[start]
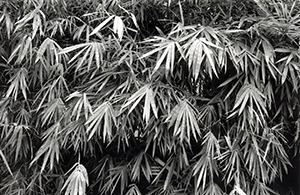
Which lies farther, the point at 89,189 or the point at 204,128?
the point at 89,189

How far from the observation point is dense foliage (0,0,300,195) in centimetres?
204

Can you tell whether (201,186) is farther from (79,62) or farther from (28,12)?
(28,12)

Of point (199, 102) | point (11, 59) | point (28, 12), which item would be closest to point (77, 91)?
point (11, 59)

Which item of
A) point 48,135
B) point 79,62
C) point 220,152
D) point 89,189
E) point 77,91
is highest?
[end]
[start]
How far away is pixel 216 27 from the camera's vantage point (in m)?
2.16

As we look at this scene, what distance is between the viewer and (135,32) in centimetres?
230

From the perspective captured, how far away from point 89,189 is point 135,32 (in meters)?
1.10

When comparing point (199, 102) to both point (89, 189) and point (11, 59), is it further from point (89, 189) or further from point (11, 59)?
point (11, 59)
[end]
_Work to be completed:_
Please count the lines in the records above that contain the string "item", treating uppercase and lowercase letters as distinct, and reply with that number alone.

_Task response:_
2